## SOURCE PASSAGE

Why do you write so much about faith and politics?
Look, I get it. It wouldn’t be the first time someone thought I should (or even told me to) pipe down about politics. But for those of you who have managed to make it this far, here are a few reasons why I feel compelled to speak up:
- The current President claims to be a conservative Republican, which I also claim to be. Yet his view of the world and his actions endlessly reveal that he is neither a true advocate for nor a true representative of my worldview. Since his job is to be my representative, this is a problem for me.
- He has consistently leaned on “my people” (white, conservative, evangelical) for support and has largely found it. He enjoys tremendous support from evangelicals (over 75% voted for him in the primaries, when there was more choices than just him). Most of these folks are so supportive of Trump that they fight impeachment, even though it would mean Pence would become President.
- He has stepped up the appeals to Christians in the wake of his impeachment. Several Republican congressmen compared Trump to Jesus during the impeachment hearings. He held a “Merry Christmas” rally in Michigan during the impeachment vote. He brought a host of worship leaders to the White House for a photo op and social media fodder. Yesterday, he asked his Twitter followers to “say a prayer.” I’m guessing he would prefer I pray for political victory and not like Jesus did just before the cross: “not my will, but thine be done.”

## THE REQUEST
Please rewrite the faith-and-politics piece, starting with "Why do you write" and going on through "problem for me.", with "pipe down" changed to "keep quiet".

## PROVIDED INFORMATION
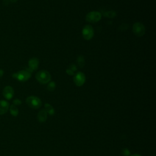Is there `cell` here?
<instances>
[{"label":"cell","mask_w":156,"mask_h":156,"mask_svg":"<svg viewBox=\"0 0 156 156\" xmlns=\"http://www.w3.org/2000/svg\"><path fill=\"white\" fill-rule=\"evenodd\" d=\"M12 77L18 81L25 82L27 81L31 77V73L26 70H21L16 73L12 74Z\"/></svg>","instance_id":"obj_3"},{"label":"cell","mask_w":156,"mask_h":156,"mask_svg":"<svg viewBox=\"0 0 156 156\" xmlns=\"http://www.w3.org/2000/svg\"><path fill=\"white\" fill-rule=\"evenodd\" d=\"M9 108V104L6 101H0V115L5 114Z\"/></svg>","instance_id":"obj_10"},{"label":"cell","mask_w":156,"mask_h":156,"mask_svg":"<svg viewBox=\"0 0 156 156\" xmlns=\"http://www.w3.org/2000/svg\"><path fill=\"white\" fill-rule=\"evenodd\" d=\"M37 80L42 84H46L51 80V74L46 70H41L37 73L35 75Z\"/></svg>","instance_id":"obj_1"},{"label":"cell","mask_w":156,"mask_h":156,"mask_svg":"<svg viewBox=\"0 0 156 156\" xmlns=\"http://www.w3.org/2000/svg\"><path fill=\"white\" fill-rule=\"evenodd\" d=\"M85 76L82 72L77 73L73 77V81L76 86L81 87L85 82Z\"/></svg>","instance_id":"obj_7"},{"label":"cell","mask_w":156,"mask_h":156,"mask_svg":"<svg viewBox=\"0 0 156 156\" xmlns=\"http://www.w3.org/2000/svg\"><path fill=\"white\" fill-rule=\"evenodd\" d=\"M77 63L80 66V67H83L85 63L84 57L82 55H80L77 58Z\"/></svg>","instance_id":"obj_16"},{"label":"cell","mask_w":156,"mask_h":156,"mask_svg":"<svg viewBox=\"0 0 156 156\" xmlns=\"http://www.w3.org/2000/svg\"><path fill=\"white\" fill-rule=\"evenodd\" d=\"M48 113L44 109L41 110L37 114V119L40 122H46L48 118Z\"/></svg>","instance_id":"obj_11"},{"label":"cell","mask_w":156,"mask_h":156,"mask_svg":"<svg viewBox=\"0 0 156 156\" xmlns=\"http://www.w3.org/2000/svg\"><path fill=\"white\" fill-rule=\"evenodd\" d=\"M26 102L29 107L34 109L39 108L42 105L41 99L39 98L34 96L27 97L26 98Z\"/></svg>","instance_id":"obj_2"},{"label":"cell","mask_w":156,"mask_h":156,"mask_svg":"<svg viewBox=\"0 0 156 156\" xmlns=\"http://www.w3.org/2000/svg\"><path fill=\"white\" fill-rule=\"evenodd\" d=\"M9 1L10 2H12V3H14V2H16L17 1V0H9Z\"/></svg>","instance_id":"obj_22"},{"label":"cell","mask_w":156,"mask_h":156,"mask_svg":"<svg viewBox=\"0 0 156 156\" xmlns=\"http://www.w3.org/2000/svg\"><path fill=\"white\" fill-rule=\"evenodd\" d=\"M104 16L105 17H108V18H113L116 16V13L115 11H108L106 12H104L103 13Z\"/></svg>","instance_id":"obj_14"},{"label":"cell","mask_w":156,"mask_h":156,"mask_svg":"<svg viewBox=\"0 0 156 156\" xmlns=\"http://www.w3.org/2000/svg\"><path fill=\"white\" fill-rule=\"evenodd\" d=\"M130 156H142V155H140V154H134L131 155Z\"/></svg>","instance_id":"obj_21"},{"label":"cell","mask_w":156,"mask_h":156,"mask_svg":"<svg viewBox=\"0 0 156 156\" xmlns=\"http://www.w3.org/2000/svg\"><path fill=\"white\" fill-rule=\"evenodd\" d=\"M132 30L134 34L137 37H142L146 32V28L143 24L140 22H136L133 24Z\"/></svg>","instance_id":"obj_5"},{"label":"cell","mask_w":156,"mask_h":156,"mask_svg":"<svg viewBox=\"0 0 156 156\" xmlns=\"http://www.w3.org/2000/svg\"><path fill=\"white\" fill-rule=\"evenodd\" d=\"M9 109H10V114H11L12 115H13V116H16L18 115L19 111H18V108L16 107V105H13V104L11 105L10 106Z\"/></svg>","instance_id":"obj_13"},{"label":"cell","mask_w":156,"mask_h":156,"mask_svg":"<svg viewBox=\"0 0 156 156\" xmlns=\"http://www.w3.org/2000/svg\"><path fill=\"white\" fill-rule=\"evenodd\" d=\"M2 94L4 97L7 99H11L14 94V90L13 88L11 86H6L2 90Z\"/></svg>","instance_id":"obj_8"},{"label":"cell","mask_w":156,"mask_h":156,"mask_svg":"<svg viewBox=\"0 0 156 156\" xmlns=\"http://www.w3.org/2000/svg\"><path fill=\"white\" fill-rule=\"evenodd\" d=\"M101 18H102L101 13L98 11L90 12L87 14L85 16L86 21L91 23H95L99 21Z\"/></svg>","instance_id":"obj_4"},{"label":"cell","mask_w":156,"mask_h":156,"mask_svg":"<svg viewBox=\"0 0 156 156\" xmlns=\"http://www.w3.org/2000/svg\"><path fill=\"white\" fill-rule=\"evenodd\" d=\"M66 73H67L68 74L70 75V76H72V75L74 74V72L72 71H71L70 69H69V68L66 69Z\"/></svg>","instance_id":"obj_19"},{"label":"cell","mask_w":156,"mask_h":156,"mask_svg":"<svg viewBox=\"0 0 156 156\" xmlns=\"http://www.w3.org/2000/svg\"><path fill=\"white\" fill-rule=\"evenodd\" d=\"M82 34L84 39L87 40H91L94 35V29L91 25L87 24L82 29Z\"/></svg>","instance_id":"obj_6"},{"label":"cell","mask_w":156,"mask_h":156,"mask_svg":"<svg viewBox=\"0 0 156 156\" xmlns=\"http://www.w3.org/2000/svg\"><path fill=\"white\" fill-rule=\"evenodd\" d=\"M4 74V71L1 69H0V77H1Z\"/></svg>","instance_id":"obj_20"},{"label":"cell","mask_w":156,"mask_h":156,"mask_svg":"<svg viewBox=\"0 0 156 156\" xmlns=\"http://www.w3.org/2000/svg\"><path fill=\"white\" fill-rule=\"evenodd\" d=\"M13 105L16 106V105H20L21 104V101L20 99H15V100H13Z\"/></svg>","instance_id":"obj_18"},{"label":"cell","mask_w":156,"mask_h":156,"mask_svg":"<svg viewBox=\"0 0 156 156\" xmlns=\"http://www.w3.org/2000/svg\"><path fill=\"white\" fill-rule=\"evenodd\" d=\"M121 154L124 156H129V155H130V152L127 148H123L121 151Z\"/></svg>","instance_id":"obj_17"},{"label":"cell","mask_w":156,"mask_h":156,"mask_svg":"<svg viewBox=\"0 0 156 156\" xmlns=\"http://www.w3.org/2000/svg\"><path fill=\"white\" fill-rule=\"evenodd\" d=\"M39 64V60L37 58H32L28 62V66L29 68L27 69V71L32 73V71L36 70L38 68Z\"/></svg>","instance_id":"obj_9"},{"label":"cell","mask_w":156,"mask_h":156,"mask_svg":"<svg viewBox=\"0 0 156 156\" xmlns=\"http://www.w3.org/2000/svg\"><path fill=\"white\" fill-rule=\"evenodd\" d=\"M55 88V83L54 82H51L47 86V89L49 91H53Z\"/></svg>","instance_id":"obj_15"},{"label":"cell","mask_w":156,"mask_h":156,"mask_svg":"<svg viewBox=\"0 0 156 156\" xmlns=\"http://www.w3.org/2000/svg\"><path fill=\"white\" fill-rule=\"evenodd\" d=\"M44 110H46V112H47V113H48L50 115H53L55 113V110L54 108H53V107L48 104V103H46L44 105Z\"/></svg>","instance_id":"obj_12"}]
</instances>
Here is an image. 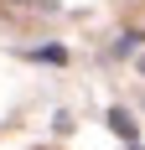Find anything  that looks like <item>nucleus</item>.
<instances>
[{
    "mask_svg": "<svg viewBox=\"0 0 145 150\" xmlns=\"http://www.w3.org/2000/svg\"><path fill=\"white\" fill-rule=\"evenodd\" d=\"M109 124H114V135H124V140H135V119L124 114V109H114V114H109Z\"/></svg>",
    "mask_w": 145,
    "mask_h": 150,
    "instance_id": "f257e3e1",
    "label": "nucleus"
}]
</instances>
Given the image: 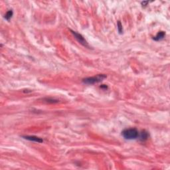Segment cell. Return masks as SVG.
I'll return each instance as SVG.
<instances>
[{"label": "cell", "mask_w": 170, "mask_h": 170, "mask_svg": "<svg viewBox=\"0 0 170 170\" xmlns=\"http://www.w3.org/2000/svg\"><path fill=\"white\" fill-rule=\"evenodd\" d=\"M139 132L138 130L135 128H128L125 129L123 131H122V135L124 138L126 140H136V139L138 138L139 136Z\"/></svg>", "instance_id": "cell-1"}, {"label": "cell", "mask_w": 170, "mask_h": 170, "mask_svg": "<svg viewBox=\"0 0 170 170\" xmlns=\"http://www.w3.org/2000/svg\"><path fill=\"white\" fill-rule=\"evenodd\" d=\"M107 77L106 74H98L96 76H91V77H88L86 79H84L83 80V83L86 84H94L96 83H98L105 80Z\"/></svg>", "instance_id": "cell-2"}, {"label": "cell", "mask_w": 170, "mask_h": 170, "mask_svg": "<svg viewBox=\"0 0 170 170\" xmlns=\"http://www.w3.org/2000/svg\"><path fill=\"white\" fill-rule=\"evenodd\" d=\"M70 31H71V33H73V35H74V38H75V39L78 41V42H79V43H80V44L83 45L84 46V47H89L87 41L85 40V39H84V37H83V36L82 35L79 34V33H78L77 32L74 31H73V30H70Z\"/></svg>", "instance_id": "cell-3"}, {"label": "cell", "mask_w": 170, "mask_h": 170, "mask_svg": "<svg viewBox=\"0 0 170 170\" xmlns=\"http://www.w3.org/2000/svg\"><path fill=\"white\" fill-rule=\"evenodd\" d=\"M22 138L27 140H29V141H35V142H37V143H43V139L35 136H23Z\"/></svg>", "instance_id": "cell-4"}, {"label": "cell", "mask_w": 170, "mask_h": 170, "mask_svg": "<svg viewBox=\"0 0 170 170\" xmlns=\"http://www.w3.org/2000/svg\"><path fill=\"white\" fill-rule=\"evenodd\" d=\"M149 134L147 131L146 130H143V131H141V133L139 134V136L138 138L140 141H145L148 139L149 138Z\"/></svg>", "instance_id": "cell-5"}, {"label": "cell", "mask_w": 170, "mask_h": 170, "mask_svg": "<svg viewBox=\"0 0 170 170\" xmlns=\"http://www.w3.org/2000/svg\"><path fill=\"white\" fill-rule=\"evenodd\" d=\"M166 36V33L164 31H160L153 38V39L156 41H161Z\"/></svg>", "instance_id": "cell-6"}, {"label": "cell", "mask_w": 170, "mask_h": 170, "mask_svg": "<svg viewBox=\"0 0 170 170\" xmlns=\"http://www.w3.org/2000/svg\"><path fill=\"white\" fill-rule=\"evenodd\" d=\"M13 15V12L12 10H9L8 12L6 13V14L5 15V19H6L7 21H9L10 20V19L12 18V16Z\"/></svg>", "instance_id": "cell-7"}, {"label": "cell", "mask_w": 170, "mask_h": 170, "mask_svg": "<svg viewBox=\"0 0 170 170\" xmlns=\"http://www.w3.org/2000/svg\"><path fill=\"white\" fill-rule=\"evenodd\" d=\"M117 27H118V31L119 33H120V34H122V33H123V28H122V25L121 22H120V21H118Z\"/></svg>", "instance_id": "cell-8"}, {"label": "cell", "mask_w": 170, "mask_h": 170, "mask_svg": "<svg viewBox=\"0 0 170 170\" xmlns=\"http://www.w3.org/2000/svg\"><path fill=\"white\" fill-rule=\"evenodd\" d=\"M45 100H47V102H51V103H54V102H58L57 100L55 99H51V98H45Z\"/></svg>", "instance_id": "cell-9"}, {"label": "cell", "mask_w": 170, "mask_h": 170, "mask_svg": "<svg viewBox=\"0 0 170 170\" xmlns=\"http://www.w3.org/2000/svg\"><path fill=\"white\" fill-rule=\"evenodd\" d=\"M100 88H101V89H105V90H106V89H108V86H106V85H102V86H100Z\"/></svg>", "instance_id": "cell-10"}]
</instances>
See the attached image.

## REPLY
Why do you write so much about faith and politics?
Look, I get it. It wouldn’t be the first time someone thought I should (or even told me to) keep quiet about politics. But for those of you who have managed to make it this far, here are a few reasons why I feel compelled to speak up:
- The current President claims to be a conservative Republican, which I also claim to be. Yet his view of the world and his actions endlessly reveal that he is neither a true advocate for nor a true representative of my worldview. Since his job is to be my representative, this is a problem for me.